*What needs to be done*: Render this sentence from the tuberculosis overview in Spanish: "The disease is contagious, spreading through the air when an infected person coughs or sneezes."

*Source text*:
Disease at a Glance: Tuberculosis
Tuberculosis (or TB as it is commonly called) is a bacterial infection that usually attacks the lungs but can affect other parts of the body like the spine, brain, kidney, bones & joints, etc. TB is also called Koch's Disease, named after Robert Koch who discovered Tuberculosis Bacillus in 1882.
The disease is contagious, spreading through the air when an infected person coughs or sneezes. Bear in mind that not everyone who inhales these bacteria-infested air droplets ends up having the disease. Our immune system is geared to fight the bacteria and stop it from multiplying, thereby preventing the disease. Only when the immune system is weak and cannot fight the infection, does the disease occur.
There can be various reasons why the immune system may be compromised and, therefore, cannot protect the body against mycobacterium tuberculosis (the bacteria which causes TB). This may be because of a medical condition (like HIV/AIDS, certain cancers, etc.) or a result of malnutrition / general debility or due to substance abuse, etc.
|Lungs: Persistent cough with sputum, chest pain, difficulty breathing|
|Spine: Back Pain|
|Kidney: Blood in the urine|
|Brain: Severe headache, nausea & vomitting, sensitivity to light|
|General Symptoms: Fever, chills, night sweat, fatigue, loss of appetite, weight loss, etc.|
TB symptoms depend on which part of the body is infected. When it occurs in the lungs (the medical term is pulmonary tuberculosis), the symptoms include a persistent cough with sputum that last for more than 3 weeks, fever & fatigue, chills, night sweat, loss of appetite & weight-loss, difficulty breathing, chest pain, etc. Because the early symptoms of tuberculosis are vague and non-specific, they often go unnoticed.

Collection entries
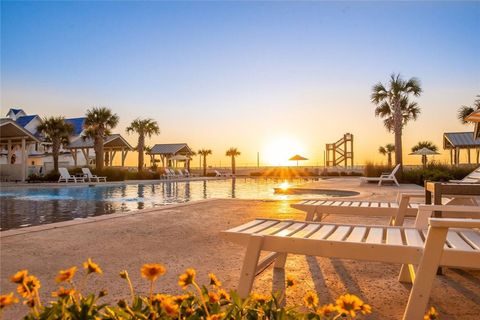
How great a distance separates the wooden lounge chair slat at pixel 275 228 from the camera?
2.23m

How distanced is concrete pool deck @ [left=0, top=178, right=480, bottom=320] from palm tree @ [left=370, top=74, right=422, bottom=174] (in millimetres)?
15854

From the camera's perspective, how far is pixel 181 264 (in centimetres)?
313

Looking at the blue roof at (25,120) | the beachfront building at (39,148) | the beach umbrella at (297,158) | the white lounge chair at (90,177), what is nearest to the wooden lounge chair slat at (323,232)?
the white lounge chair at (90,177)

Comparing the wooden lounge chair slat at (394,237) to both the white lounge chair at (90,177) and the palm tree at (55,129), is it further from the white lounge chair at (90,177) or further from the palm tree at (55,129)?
---
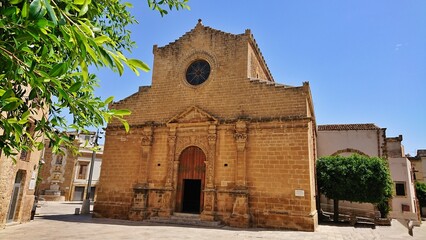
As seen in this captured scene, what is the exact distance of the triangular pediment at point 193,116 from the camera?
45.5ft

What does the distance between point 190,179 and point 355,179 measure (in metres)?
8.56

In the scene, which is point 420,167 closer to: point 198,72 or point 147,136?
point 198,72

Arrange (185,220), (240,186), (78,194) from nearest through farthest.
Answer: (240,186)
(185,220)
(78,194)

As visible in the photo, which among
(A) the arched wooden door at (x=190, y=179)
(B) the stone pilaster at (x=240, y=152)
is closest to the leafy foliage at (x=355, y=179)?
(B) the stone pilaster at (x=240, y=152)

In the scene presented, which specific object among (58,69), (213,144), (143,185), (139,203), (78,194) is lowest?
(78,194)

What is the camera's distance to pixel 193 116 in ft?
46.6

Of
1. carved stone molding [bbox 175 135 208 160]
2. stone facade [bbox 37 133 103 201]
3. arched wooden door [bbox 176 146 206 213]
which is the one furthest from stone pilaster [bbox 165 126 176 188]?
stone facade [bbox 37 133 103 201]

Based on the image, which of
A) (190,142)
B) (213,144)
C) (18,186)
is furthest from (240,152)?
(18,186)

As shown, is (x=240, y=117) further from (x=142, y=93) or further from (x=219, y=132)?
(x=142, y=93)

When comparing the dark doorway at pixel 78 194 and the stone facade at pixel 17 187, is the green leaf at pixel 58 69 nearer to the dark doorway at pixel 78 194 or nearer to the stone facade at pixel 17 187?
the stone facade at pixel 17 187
==
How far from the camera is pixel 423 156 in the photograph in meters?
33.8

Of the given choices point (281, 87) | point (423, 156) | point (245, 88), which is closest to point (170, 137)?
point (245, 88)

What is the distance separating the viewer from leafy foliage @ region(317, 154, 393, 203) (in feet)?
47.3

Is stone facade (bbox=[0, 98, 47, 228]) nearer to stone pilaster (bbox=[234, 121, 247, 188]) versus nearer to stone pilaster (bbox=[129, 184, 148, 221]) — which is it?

*Task output*: La enfermedad es contagiosa y se propaga por el aire cuando una persona infectada tose o estornuda.